How Independent Agents Can Compete With Direct Writers and Captive Agents
You’ve run out of milk at home. Your wife calls you and asks you to stop for milk on the way home. Will you go to a specialty dairy store that sells all forms of dairy products or will you stop at the nearest convenience store or grocery? Are you going to a store that just sells Fat-Free milk or are you just looking for a store that carries whole milk, 2% milk, low-fat milk and non-fat milk?
On the other hand, if you have a list of vegetables, meats, dairy products, fruit and breads to buy, are you going to the local convenience store that may have one kind of each available, or are you going to a supermarket that has a wide variety of each type of food from which to choose?
This example describes why consumers will head toward convenience for generic selections like milk, but would never consider going to a specialty store when they have a large variety of needs or want a variety of products from which to select.

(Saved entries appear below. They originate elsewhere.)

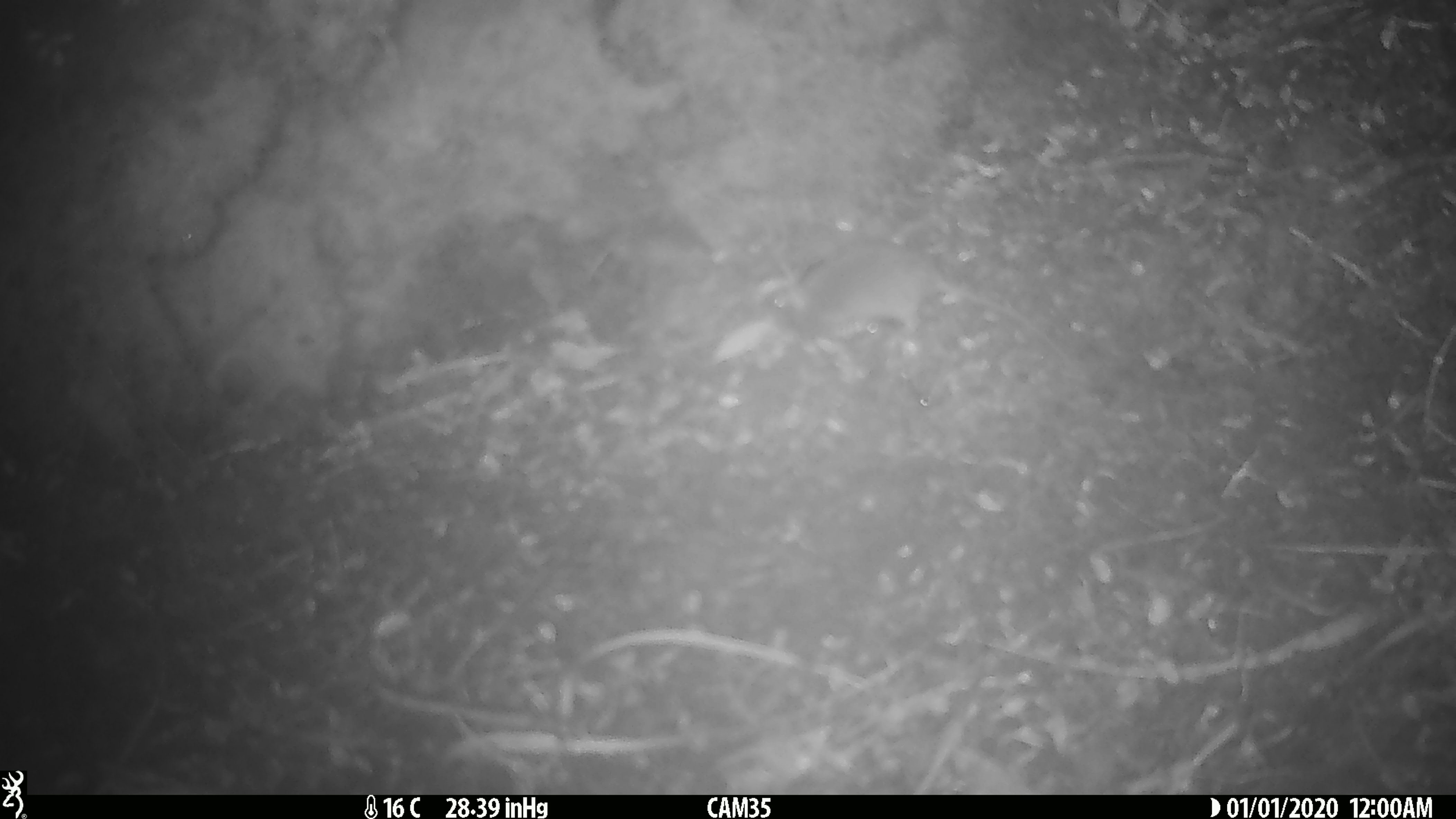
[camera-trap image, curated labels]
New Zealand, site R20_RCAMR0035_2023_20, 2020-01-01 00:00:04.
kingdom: Animalia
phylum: Chordata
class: Mammalia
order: Rodentia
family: Muridae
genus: Mus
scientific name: Mus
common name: mouse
Mouse (Mus).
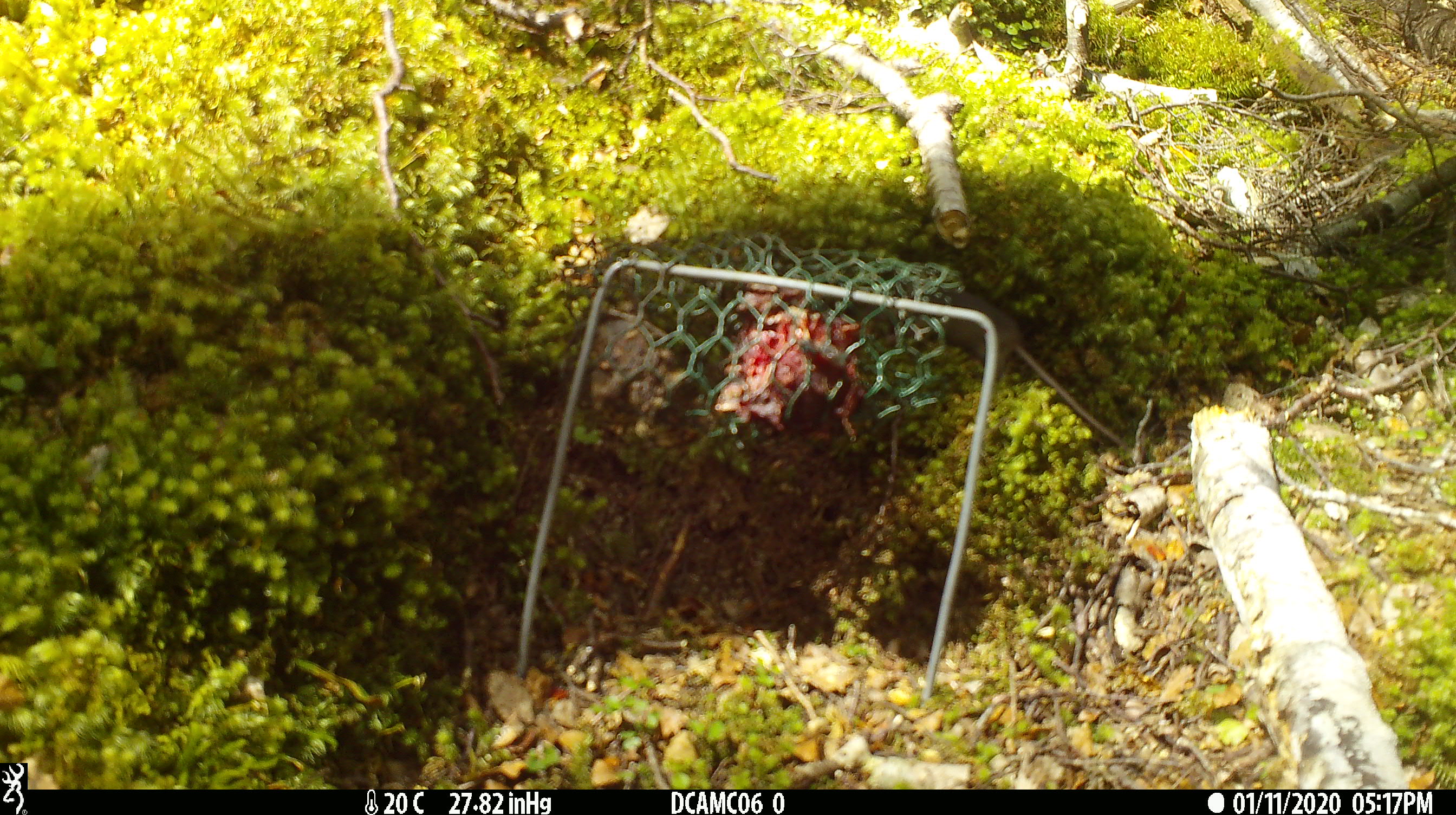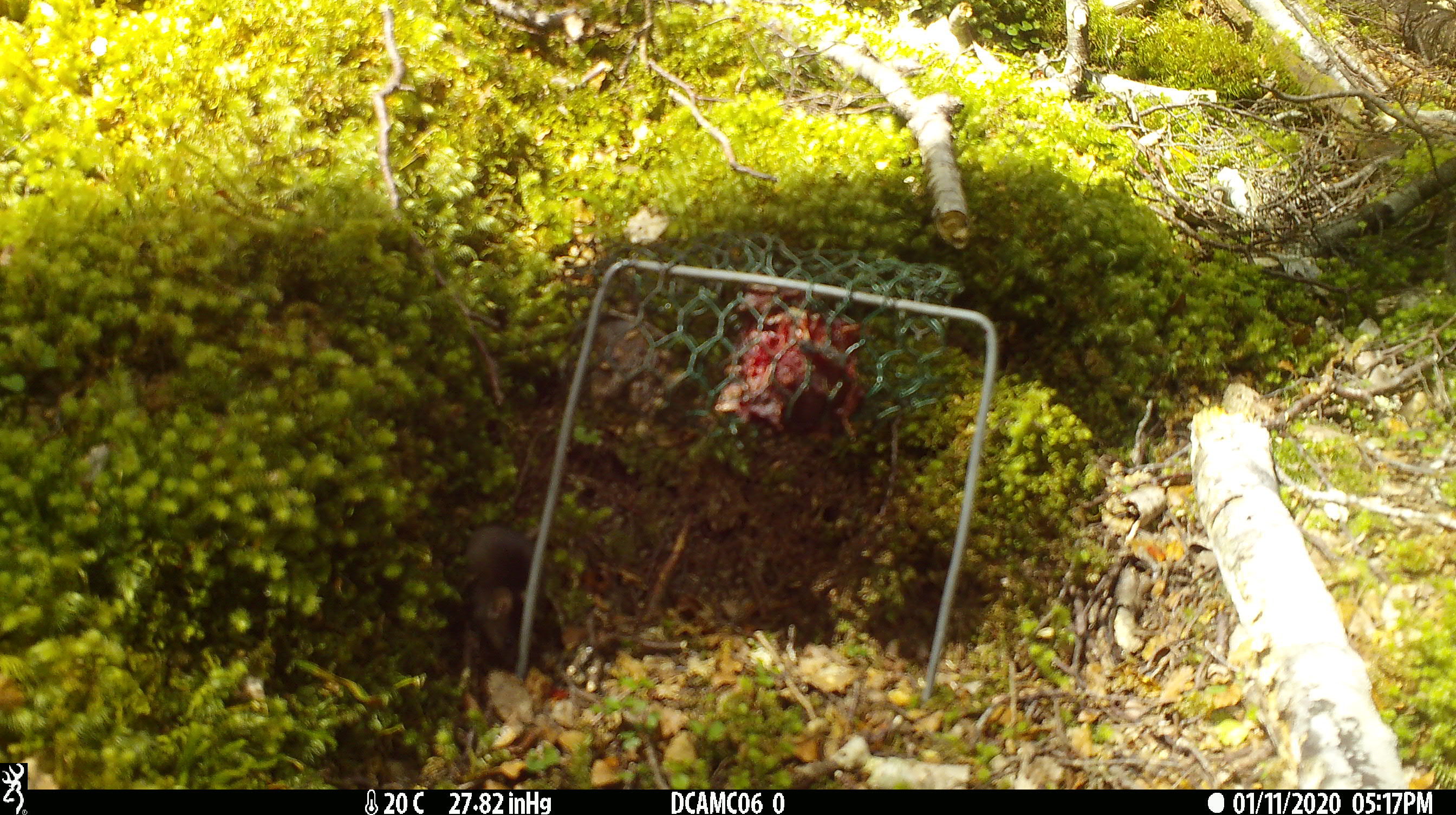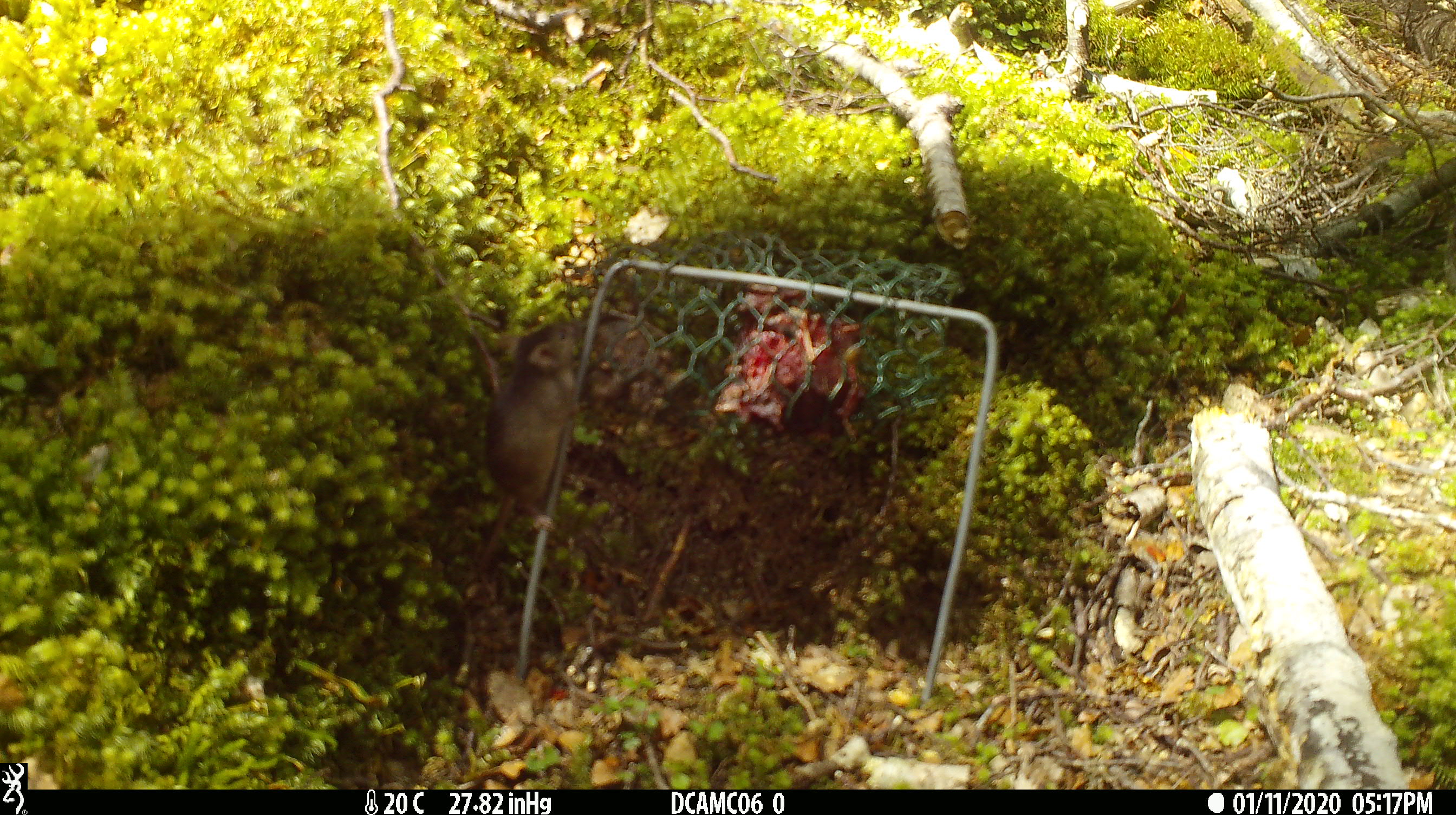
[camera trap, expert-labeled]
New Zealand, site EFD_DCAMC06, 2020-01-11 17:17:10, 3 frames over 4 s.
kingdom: Animalia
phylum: Chordata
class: Mammalia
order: Rodentia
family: Muridae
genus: Mus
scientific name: Mus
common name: mouse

The insurance industry has become similar to the grocery business when identifying customer reactions and buying habits. If we recognize this fact, we can effectively market our products, services and our independent agency benefits against our direct writing competitors.
If a customer is seeking a “generic” product like personal auto insurance, he feels that one product is much like another and one provider is like another. He will naturally turn toward where he thinks he can purchase the product most conveniently IF he believes that the cost factors are the same regardless of supplier. When he wants “milk,” he will go to the convenience store.
However, if the customer is thinking about PROTECTING HIS ASSETS and sees one insurance policy as a part of his Asset Protection Program, he would be less likely go to the “auto insurance store.” Instead, he would be to go to the independent agents who have a large variety of insurance types that dovetail into each other with several providers whose different products fit different consumers.
Our job is to direct our prospects away from the focused advertising of the direct writers toward a single product and concentrate them on protecting their assets and families through an integrated insurance program. Most of us have several companies to choose from, and each has several forms of insurance for each of our clients’ exposures. In many cases, the pricing, which is the main point of advertising by our direct writing competitors, is very similar. We now have access to discounting programs for clients insuring multiple lines with the same carrier. The direct writers may have the same options, but their advertising is geared toward price and is product-centric.
In order to compete against the direct writers, we must direct our advertising and marketing toward the most important aspects of the clients’ insurance protection. That is, of course, integrated coverage at a fair price with CHOICES that can only be afforded by a professional that offers a variety of products and coverage options.
This means we have to first concentrate the prospects on Total Protection and away from the sole consideration of cheaper immediate price for a single coverage or product.
We recommend a marketing program that pokes some fun at the One-Size-Fits-All scenario that is the default thinking of most direct writers. Even those who boast that they compare prices with other carriers still concentrate on the one dimension, PRICE, because they can not offer the prospects any other choices.
Our primary visual is a thin man with an embarrassed look on his face standing inside of and holding up a pair of pants several sizes too large. The caption reads, “One Size Does NOT Fit All – in clothes and in insurance – See __________ Agency for “tailor-made” insurance to protect all of your most important assets and your family without potential embarrassing (or expensive) gaps in coverage.”
There are several marketing choices you can make depending on how much you have to spend on advertising and marketing and how much revenue you intend to generate as the result of the campaign. Your message can be done in print, in animation, in video and even in audio for radio. Then, as proven by advertisers and marketers throughout history, REPETITION MAKES IT REAL. Repeat the same message – in the same form if you have to – and often — to get the clients to acknowledge that your message is the true reality of insurance.